— BEGIN Information given —

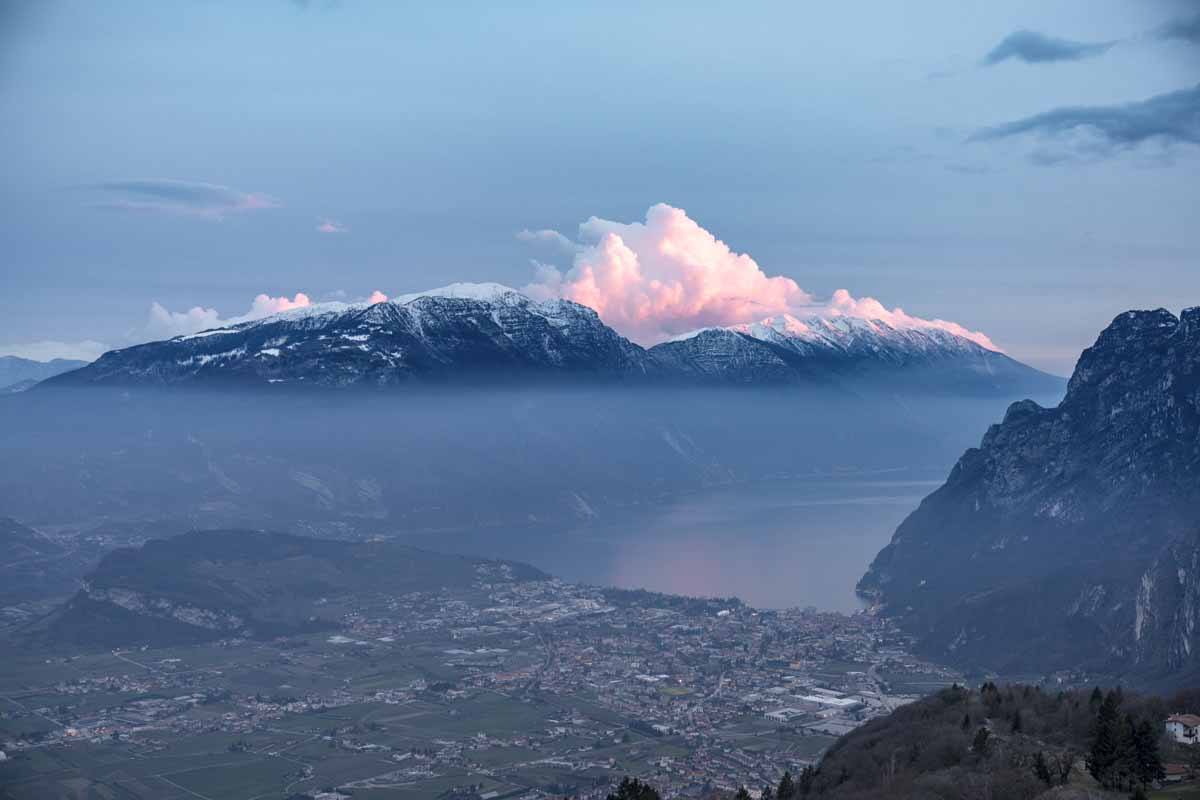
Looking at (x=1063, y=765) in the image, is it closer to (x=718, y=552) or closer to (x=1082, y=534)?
(x=1082, y=534)

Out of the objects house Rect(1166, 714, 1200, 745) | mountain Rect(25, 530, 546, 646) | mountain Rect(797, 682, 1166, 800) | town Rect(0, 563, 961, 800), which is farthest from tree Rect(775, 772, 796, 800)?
mountain Rect(25, 530, 546, 646)

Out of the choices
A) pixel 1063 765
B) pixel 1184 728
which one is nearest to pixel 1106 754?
pixel 1063 765

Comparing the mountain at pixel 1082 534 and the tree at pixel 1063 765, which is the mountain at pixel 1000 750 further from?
the mountain at pixel 1082 534

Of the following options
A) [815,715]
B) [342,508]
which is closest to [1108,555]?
[815,715]

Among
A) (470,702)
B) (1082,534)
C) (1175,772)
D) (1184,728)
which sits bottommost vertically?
(470,702)

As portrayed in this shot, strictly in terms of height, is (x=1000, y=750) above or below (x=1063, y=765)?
below
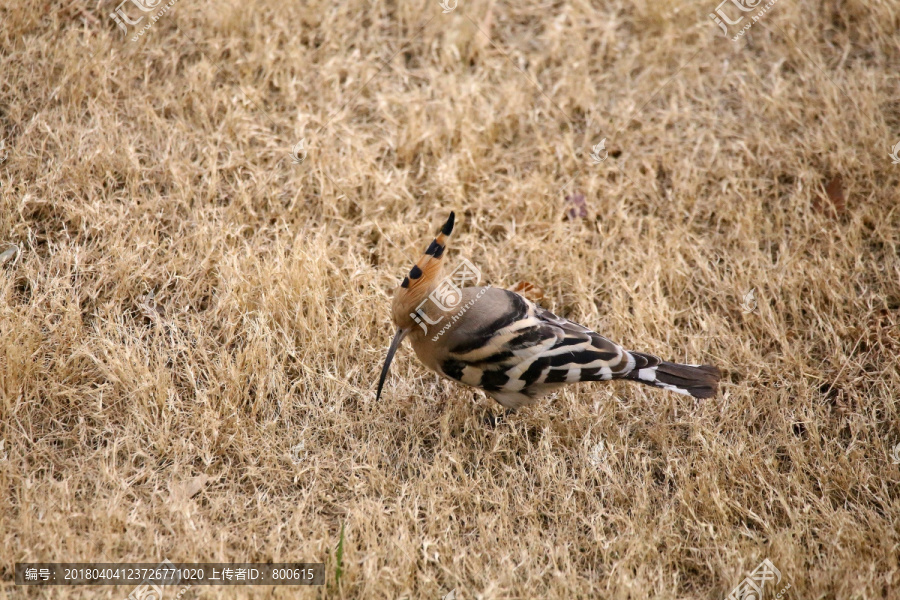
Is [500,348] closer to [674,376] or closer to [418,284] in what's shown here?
[418,284]

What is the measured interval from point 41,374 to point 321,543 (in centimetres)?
161

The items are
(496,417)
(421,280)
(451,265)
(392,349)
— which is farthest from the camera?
(451,265)

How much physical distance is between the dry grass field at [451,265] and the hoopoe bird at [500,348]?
26cm

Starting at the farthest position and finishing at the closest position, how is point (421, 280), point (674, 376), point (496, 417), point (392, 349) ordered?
point (496, 417) → point (674, 376) → point (392, 349) → point (421, 280)

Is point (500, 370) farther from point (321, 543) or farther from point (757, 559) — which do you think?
point (757, 559)

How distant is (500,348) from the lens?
357 cm

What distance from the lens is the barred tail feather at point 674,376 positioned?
366 centimetres

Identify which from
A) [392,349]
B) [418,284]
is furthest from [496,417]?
[418,284]

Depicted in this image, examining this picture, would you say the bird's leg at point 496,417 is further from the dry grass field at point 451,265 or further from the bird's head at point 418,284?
the bird's head at point 418,284

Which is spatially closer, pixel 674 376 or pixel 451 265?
pixel 674 376

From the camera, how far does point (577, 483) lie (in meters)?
3.56

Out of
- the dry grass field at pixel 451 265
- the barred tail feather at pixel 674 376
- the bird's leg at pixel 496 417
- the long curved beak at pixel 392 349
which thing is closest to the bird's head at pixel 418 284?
the long curved beak at pixel 392 349

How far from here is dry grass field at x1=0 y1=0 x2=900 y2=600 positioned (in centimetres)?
328

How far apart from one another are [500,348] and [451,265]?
100 centimetres
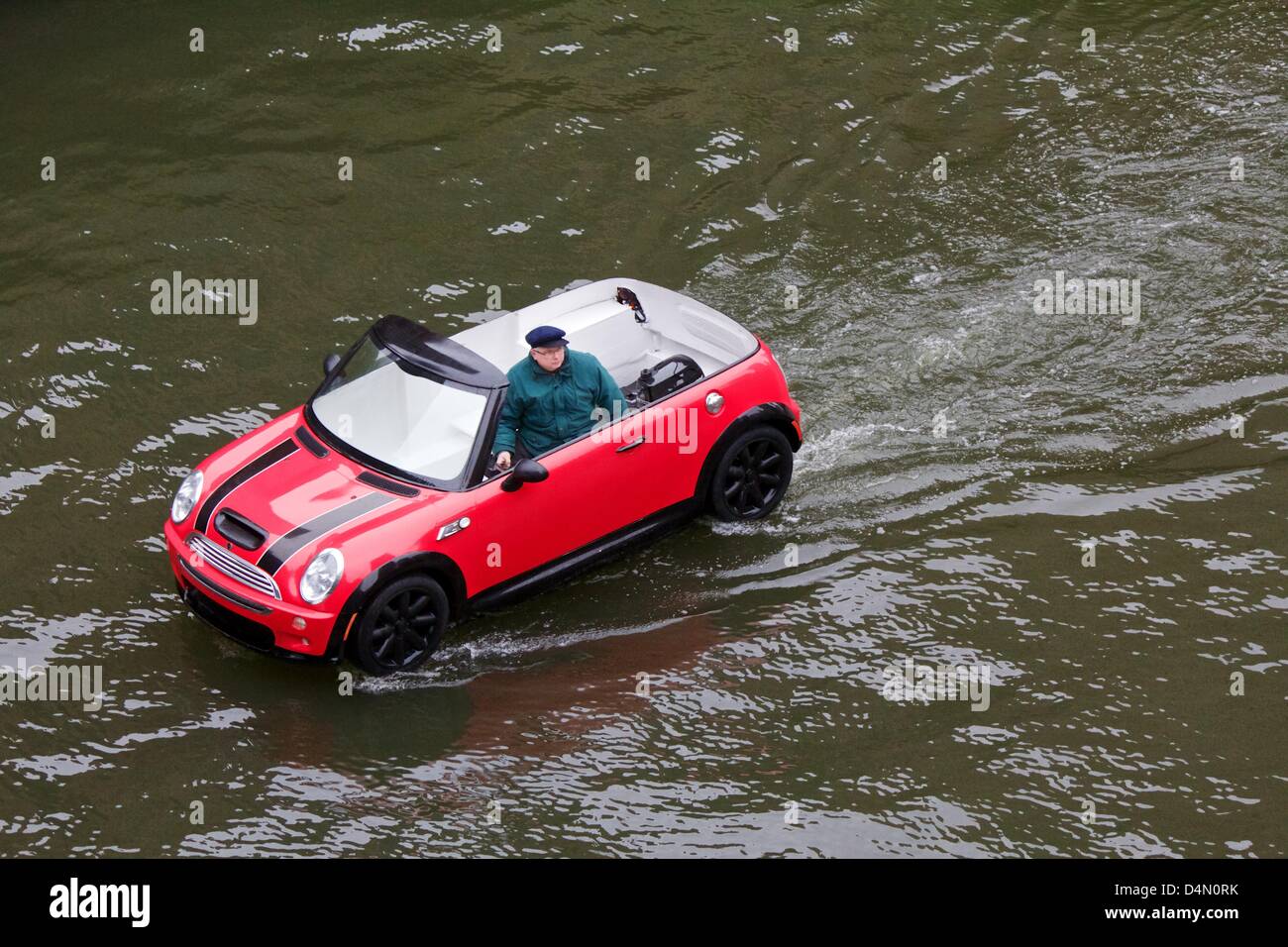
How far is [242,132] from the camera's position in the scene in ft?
45.5

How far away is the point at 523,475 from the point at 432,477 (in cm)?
51

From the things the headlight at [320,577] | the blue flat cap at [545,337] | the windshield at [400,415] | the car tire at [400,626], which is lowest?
the car tire at [400,626]

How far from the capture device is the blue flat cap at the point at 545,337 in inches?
343

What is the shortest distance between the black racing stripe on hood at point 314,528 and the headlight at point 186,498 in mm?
733

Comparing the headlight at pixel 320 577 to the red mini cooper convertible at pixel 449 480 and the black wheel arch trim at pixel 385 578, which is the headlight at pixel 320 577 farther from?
the black wheel arch trim at pixel 385 578

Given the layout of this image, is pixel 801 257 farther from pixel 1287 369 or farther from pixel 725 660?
pixel 725 660

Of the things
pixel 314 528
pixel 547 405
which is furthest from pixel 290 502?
pixel 547 405

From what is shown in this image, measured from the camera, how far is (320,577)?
25.7ft

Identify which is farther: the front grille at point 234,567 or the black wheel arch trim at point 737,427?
the black wheel arch trim at point 737,427

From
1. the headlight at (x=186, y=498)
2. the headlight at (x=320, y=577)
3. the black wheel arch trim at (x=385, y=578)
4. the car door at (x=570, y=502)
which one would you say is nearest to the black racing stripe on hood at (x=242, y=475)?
the headlight at (x=186, y=498)

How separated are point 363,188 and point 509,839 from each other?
742cm

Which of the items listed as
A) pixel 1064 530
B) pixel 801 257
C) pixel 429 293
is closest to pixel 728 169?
pixel 801 257

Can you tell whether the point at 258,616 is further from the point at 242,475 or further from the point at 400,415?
the point at 400,415

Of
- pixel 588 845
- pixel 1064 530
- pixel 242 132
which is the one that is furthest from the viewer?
pixel 242 132
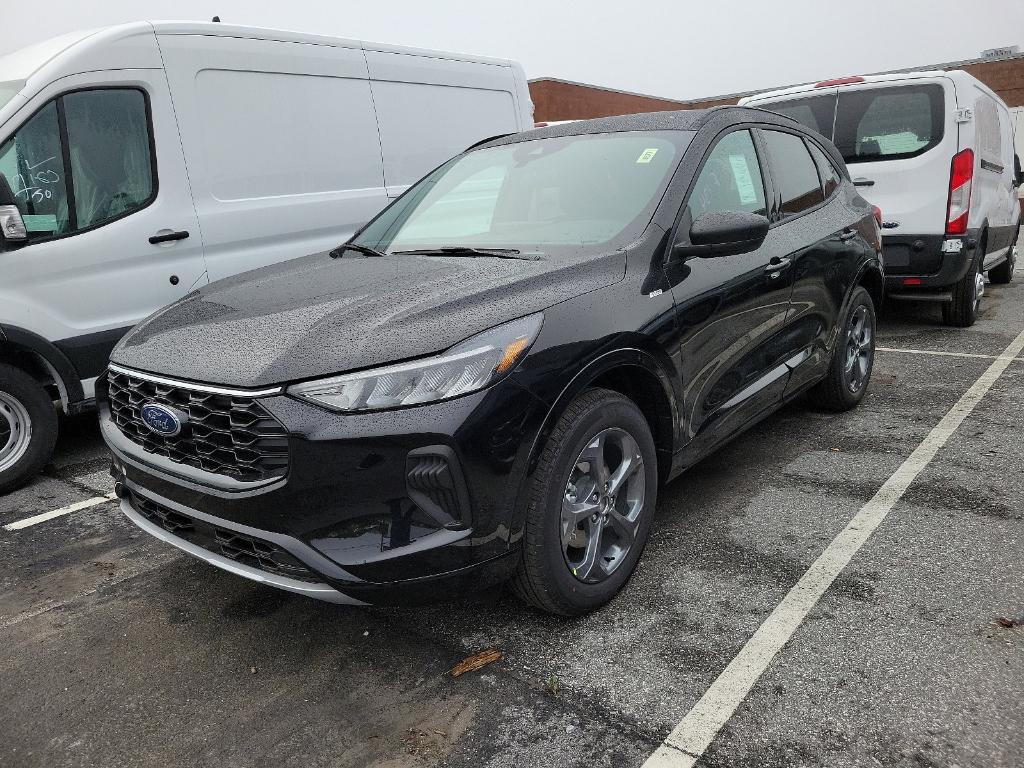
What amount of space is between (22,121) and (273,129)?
144 centimetres

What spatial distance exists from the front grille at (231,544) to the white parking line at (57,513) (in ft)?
5.20

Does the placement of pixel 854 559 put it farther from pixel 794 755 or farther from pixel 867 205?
pixel 867 205

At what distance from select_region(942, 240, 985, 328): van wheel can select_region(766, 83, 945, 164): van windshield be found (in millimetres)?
1155

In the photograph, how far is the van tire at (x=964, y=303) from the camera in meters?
6.86

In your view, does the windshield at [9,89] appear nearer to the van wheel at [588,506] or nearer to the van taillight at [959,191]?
the van wheel at [588,506]

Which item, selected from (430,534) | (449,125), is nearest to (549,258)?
(430,534)

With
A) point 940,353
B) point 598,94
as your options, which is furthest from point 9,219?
point 598,94

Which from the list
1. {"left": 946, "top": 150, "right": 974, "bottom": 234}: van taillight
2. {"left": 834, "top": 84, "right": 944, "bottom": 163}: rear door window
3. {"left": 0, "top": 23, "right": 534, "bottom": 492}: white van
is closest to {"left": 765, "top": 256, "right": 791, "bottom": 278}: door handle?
{"left": 0, "top": 23, "right": 534, "bottom": 492}: white van

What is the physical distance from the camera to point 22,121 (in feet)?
13.6

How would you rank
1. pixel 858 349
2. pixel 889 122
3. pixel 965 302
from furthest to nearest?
pixel 965 302, pixel 889 122, pixel 858 349

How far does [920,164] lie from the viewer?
644 cm

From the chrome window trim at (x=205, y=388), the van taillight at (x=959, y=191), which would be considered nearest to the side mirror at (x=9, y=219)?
the chrome window trim at (x=205, y=388)

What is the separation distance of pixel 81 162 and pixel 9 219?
53cm

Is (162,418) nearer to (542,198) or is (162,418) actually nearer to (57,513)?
(542,198)
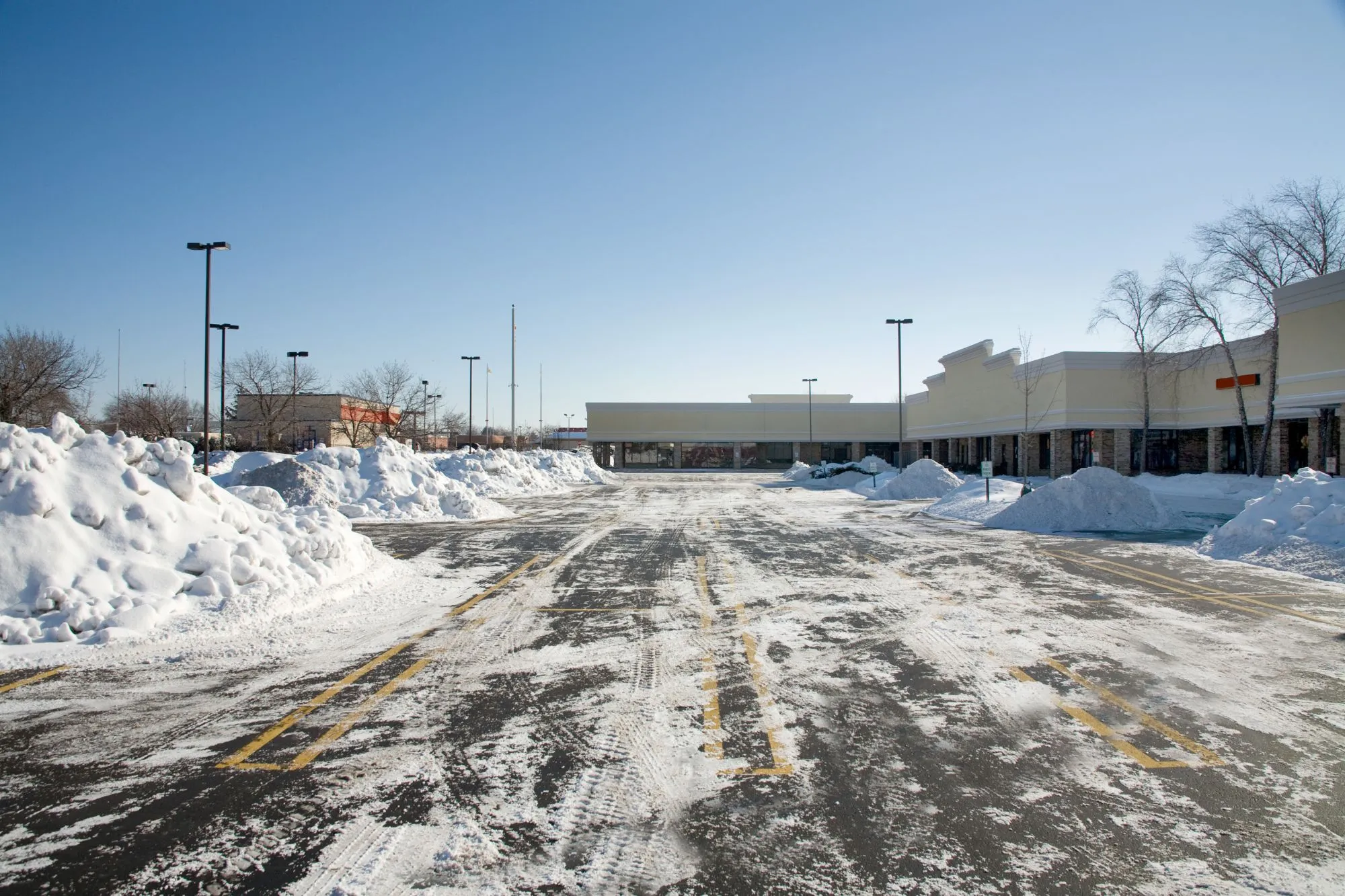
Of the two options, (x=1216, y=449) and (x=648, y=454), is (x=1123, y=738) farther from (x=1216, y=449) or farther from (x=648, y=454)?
(x=648, y=454)

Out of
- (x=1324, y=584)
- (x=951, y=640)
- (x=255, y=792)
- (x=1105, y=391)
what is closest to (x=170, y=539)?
(x=255, y=792)

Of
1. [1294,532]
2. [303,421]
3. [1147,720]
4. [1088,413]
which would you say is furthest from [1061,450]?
[303,421]

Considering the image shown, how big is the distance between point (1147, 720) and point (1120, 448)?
134 feet

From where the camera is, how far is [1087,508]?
1873cm

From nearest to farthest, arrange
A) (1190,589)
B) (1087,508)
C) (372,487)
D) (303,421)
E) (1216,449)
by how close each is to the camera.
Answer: (1190,589), (1087,508), (372,487), (1216,449), (303,421)

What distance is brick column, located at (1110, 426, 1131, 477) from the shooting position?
3988 centimetres

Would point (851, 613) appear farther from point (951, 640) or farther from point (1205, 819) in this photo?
point (1205, 819)

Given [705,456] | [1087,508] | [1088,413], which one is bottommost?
[1087,508]

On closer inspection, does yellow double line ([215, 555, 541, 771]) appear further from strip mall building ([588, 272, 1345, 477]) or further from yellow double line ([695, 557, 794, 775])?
strip mall building ([588, 272, 1345, 477])

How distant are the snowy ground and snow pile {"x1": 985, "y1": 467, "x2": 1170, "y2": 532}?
9060mm

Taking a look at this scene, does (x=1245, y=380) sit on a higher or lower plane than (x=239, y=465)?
higher

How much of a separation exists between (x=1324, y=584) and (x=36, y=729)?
49.7 feet

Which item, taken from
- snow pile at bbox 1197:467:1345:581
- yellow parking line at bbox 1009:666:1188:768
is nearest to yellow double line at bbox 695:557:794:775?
yellow parking line at bbox 1009:666:1188:768

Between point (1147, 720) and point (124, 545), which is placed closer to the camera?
point (1147, 720)
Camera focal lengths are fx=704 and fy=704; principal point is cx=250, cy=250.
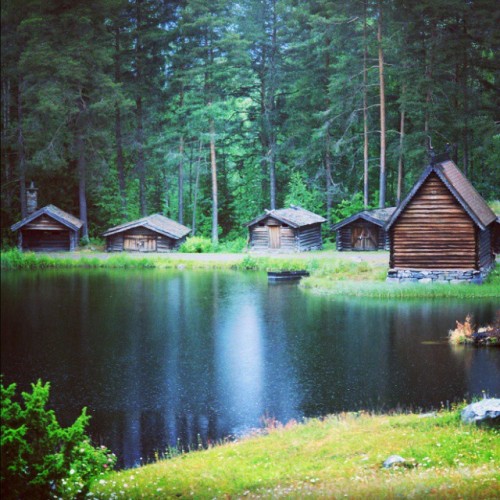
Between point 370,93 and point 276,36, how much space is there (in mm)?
9160

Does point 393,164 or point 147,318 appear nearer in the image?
point 147,318

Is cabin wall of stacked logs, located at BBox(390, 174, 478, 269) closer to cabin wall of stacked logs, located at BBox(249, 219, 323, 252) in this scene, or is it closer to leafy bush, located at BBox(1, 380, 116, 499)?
cabin wall of stacked logs, located at BBox(249, 219, 323, 252)

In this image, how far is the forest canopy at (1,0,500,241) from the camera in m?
41.1

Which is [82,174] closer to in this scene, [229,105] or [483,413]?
[229,105]

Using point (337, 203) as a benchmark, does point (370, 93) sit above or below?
above

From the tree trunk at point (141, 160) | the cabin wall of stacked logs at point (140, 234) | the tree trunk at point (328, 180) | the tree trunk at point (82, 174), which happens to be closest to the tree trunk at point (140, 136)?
the tree trunk at point (141, 160)

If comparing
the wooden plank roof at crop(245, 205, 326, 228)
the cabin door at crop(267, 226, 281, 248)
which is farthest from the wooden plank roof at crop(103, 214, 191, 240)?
the cabin door at crop(267, 226, 281, 248)

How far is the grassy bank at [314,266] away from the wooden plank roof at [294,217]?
2.42 m

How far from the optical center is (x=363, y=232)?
47906 mm

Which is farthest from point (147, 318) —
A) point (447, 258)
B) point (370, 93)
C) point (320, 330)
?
point (370, 93)

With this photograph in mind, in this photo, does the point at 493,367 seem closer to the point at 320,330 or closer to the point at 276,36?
the point at 320,330

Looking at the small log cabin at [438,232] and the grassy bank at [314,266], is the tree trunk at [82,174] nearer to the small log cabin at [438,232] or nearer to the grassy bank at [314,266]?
the grassy bank at [314,266]

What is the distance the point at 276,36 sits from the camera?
5494cm

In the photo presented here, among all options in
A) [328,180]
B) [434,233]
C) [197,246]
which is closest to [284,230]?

— END Information given —

## Challenge
Transcribe the lines beginning with the line that contains "Which of the items listed as" and ending with the line that contains "144 centimetres", including both of those lines. Omit any pictures from the transcription.

## Solved problem
Which of the items listed as
A) pixel 1064 530
B) pixel 801 257
C) pixel 429 293
is closest to pixel 728 169?
pixel 801 257

Can you tell whether the point at 258,616 is further from the point at 242,475 or further from the point at 400,415?
the point at 400,415

Of
- pixel 588 845
- pixel 1064 530
- pixel 242 132
which is the one that is furthest from the viewer?
pixel 242 132
What amount of space is between (22,121) and (273,129)?
144 centimetres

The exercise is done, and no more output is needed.